## Begin

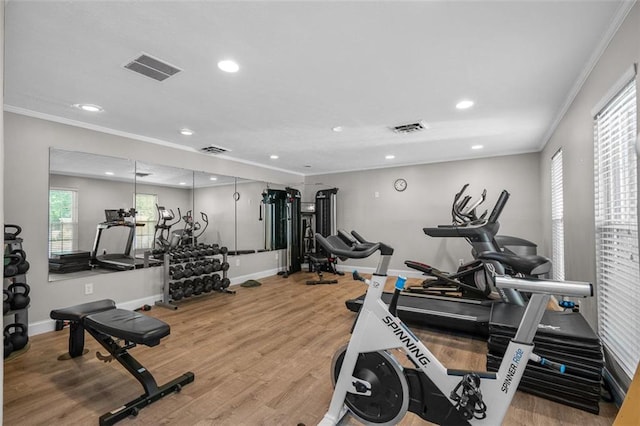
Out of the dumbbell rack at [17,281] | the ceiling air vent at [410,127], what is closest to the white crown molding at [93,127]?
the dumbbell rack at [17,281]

## End
## Begin

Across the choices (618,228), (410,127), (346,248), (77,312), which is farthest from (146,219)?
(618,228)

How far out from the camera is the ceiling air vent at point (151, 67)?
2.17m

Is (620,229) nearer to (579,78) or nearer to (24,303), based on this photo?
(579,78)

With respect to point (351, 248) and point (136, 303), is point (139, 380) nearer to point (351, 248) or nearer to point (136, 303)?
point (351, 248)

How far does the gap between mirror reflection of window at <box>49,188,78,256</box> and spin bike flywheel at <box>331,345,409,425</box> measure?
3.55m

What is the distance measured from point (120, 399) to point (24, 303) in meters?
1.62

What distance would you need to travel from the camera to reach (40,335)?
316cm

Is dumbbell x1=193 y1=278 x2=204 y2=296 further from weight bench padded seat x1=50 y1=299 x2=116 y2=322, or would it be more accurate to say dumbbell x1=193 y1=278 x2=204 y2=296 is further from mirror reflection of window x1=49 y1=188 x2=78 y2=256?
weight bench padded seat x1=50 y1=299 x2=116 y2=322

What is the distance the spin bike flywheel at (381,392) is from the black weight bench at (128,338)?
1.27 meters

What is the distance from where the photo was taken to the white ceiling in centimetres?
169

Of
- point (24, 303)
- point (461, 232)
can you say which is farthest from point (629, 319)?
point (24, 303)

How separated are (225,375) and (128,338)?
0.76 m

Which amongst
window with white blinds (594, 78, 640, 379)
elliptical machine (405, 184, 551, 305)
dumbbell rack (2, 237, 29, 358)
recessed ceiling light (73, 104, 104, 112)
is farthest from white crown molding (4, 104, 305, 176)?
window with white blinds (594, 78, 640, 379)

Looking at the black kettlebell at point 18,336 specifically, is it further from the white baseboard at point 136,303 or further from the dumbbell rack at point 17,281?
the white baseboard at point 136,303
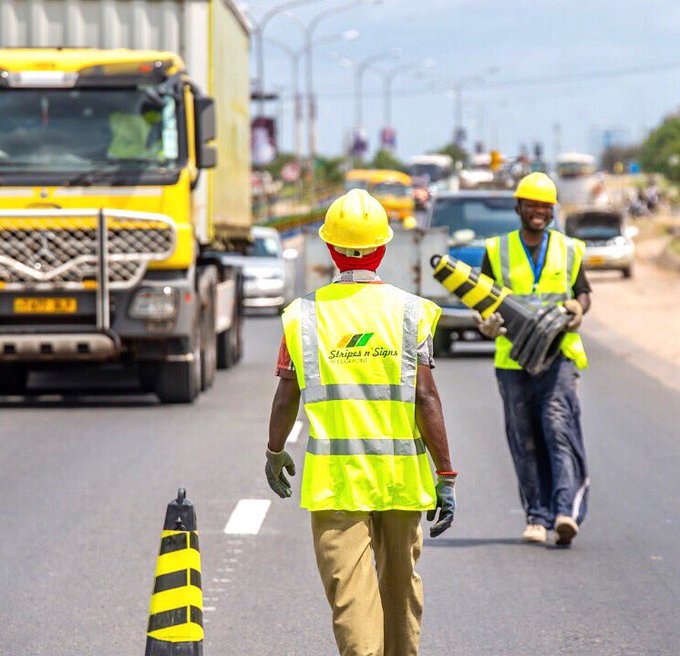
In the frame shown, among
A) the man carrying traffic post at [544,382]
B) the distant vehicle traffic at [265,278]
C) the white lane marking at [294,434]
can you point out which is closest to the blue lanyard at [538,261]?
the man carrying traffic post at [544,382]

## End

§ **REQUIREMENTS**:
Extract each line of the data above that contains the string "photo", treating uppercase and lowercase letters as different.

§ **SOLUTION FOR THIS PROBLEM**:
Is (620,229) nearer to (579,78) or nearer to (24,303), based on this photo?
What is the distance from where the photo was taken to the white ceiling in centimetres?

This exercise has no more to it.